A significant milestone in the history of drug safety: Organized by the European Council and representatives of the European Commission and industry, the 'Pyrogen Testing 2.0' symposium took place in Brussels on February 25 and 26, 2026. The focus was on the final departure from cruel animal testing when screening for fever-inducing substances (pyrogens). 

Since January 1, 2026, the Rabbit Pyrogen Test (RPT) has been officially removed from the European Pharmacopoeia (Ph. Eur.). This deletion ends a 55-year era in which this procedure served as the standard for testing for fever-inducing substances. In this test, rabbits were restrained in narrow boxes for hours to have test substances injected into their ear veins while their temperature rise was measured. Thanks to persistent lobbying by animal welfare groups, the number of rabbits used for these tests had already fallen by 49% between 2015 and 2020. The Monocyte Activation Test (MAT), which uses human blood cells and provides significantly more precise results, now serves as the primary modern, animal-free method. Its removal from the European Pharmacopoeia means that the test is no longer officially accepted for pyrogen testing within the EU.

Another major success concerns the protection of horseshoe crabs. For the so-called LAL (Limulus Amoebocyte Lysate) test, these prehistoric animals are ‘tapped’ alive to extract their blue blood. We at the European Coalition to End Animal Experiments (ECEAE) only recently submitted around 34,000 collected signatures to the European Medicines Agency (EMA) in December 2025. Our campaign calling for an end of the LAL test is having an impact. The synthetic, animal-free alternative ‘Recombinant Factor C’ (rFC) is now firmly anchored in the Pharmacopoeia as an official method (Method G). Starting January 1, 2027, companies will no longer have to laboriously prove that the animal-free test delivers the same results as the animal-based version, which represents an enormous bureaucratic relief for the transition.
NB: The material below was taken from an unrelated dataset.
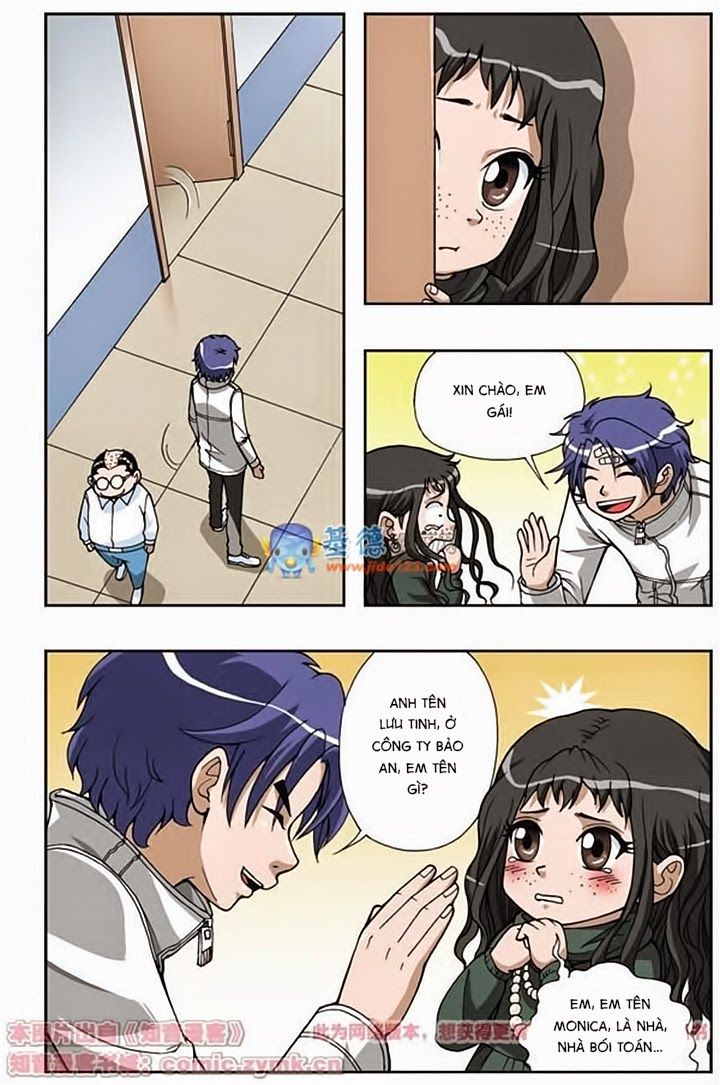 thâu tinh cửu nguyệt thiên chapter 42 11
The EMA now explicitly recommends that manufacturers move away from the LAL test and instead use modern animal-free testing methods.

"It is gratifying to see that an awareness of the need to abolish the LAL test has developed within both industry and EU institutions. The will to switch is there, and the path has been cleared," says our Chair, Dr. Tamara Zietek, who attended the symposium in Brussels on behalf of the ECEAE. "It is now important that both industry and authorities establish animal-free testing in practice so that the cruel LAL test is also removed from the European Pharmacopoeia".
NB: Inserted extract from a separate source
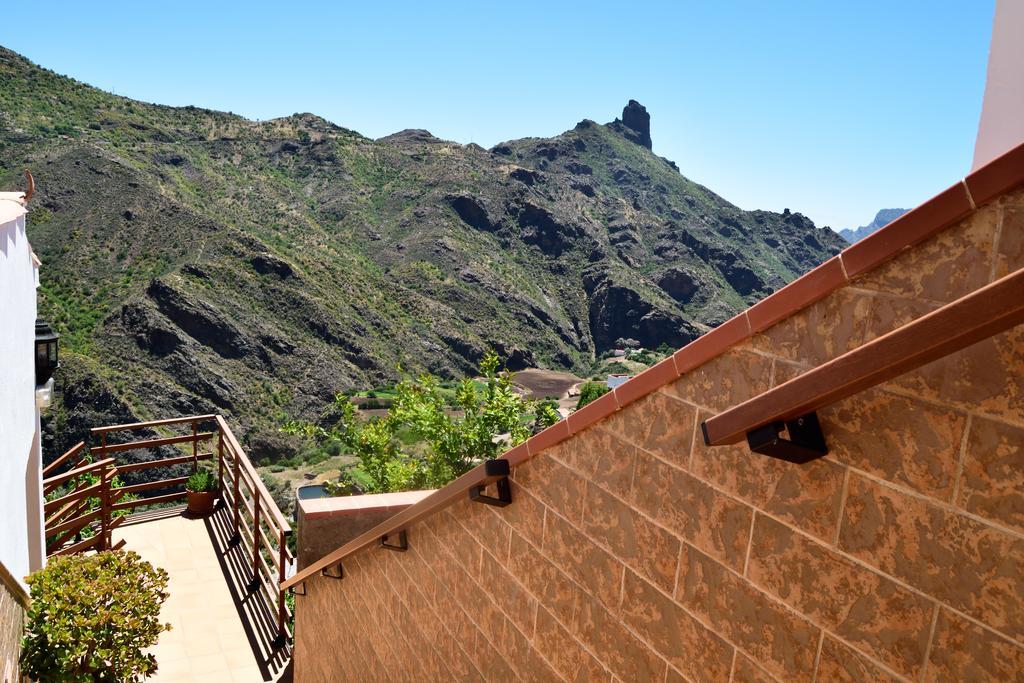 Vivienda Vacacional La Portada Tejeda (Gran Canaria) Exterior foto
Although Europe serves as a role model here, the lack of global harmonization remains an obstacle to the complete elimination of animal-based pyrogen testing. As long as other countries still mandate animal testing, companies must continue to torture rabbits for export products. "This symposium proves: Science is ready, and the authorities are finally slowly following suit," Zietek explains. "We now call on all international authorities to follow the European example and finally end the bleeding of crabs and the suffering of rabbits worldwide".

Dr. Tamara Zietek at EDQM Symposium
ECEAE Chair Dr. Tamara Zietek at the EDQM Symposium 'Pyrogen Testing 2.0' in Brussels.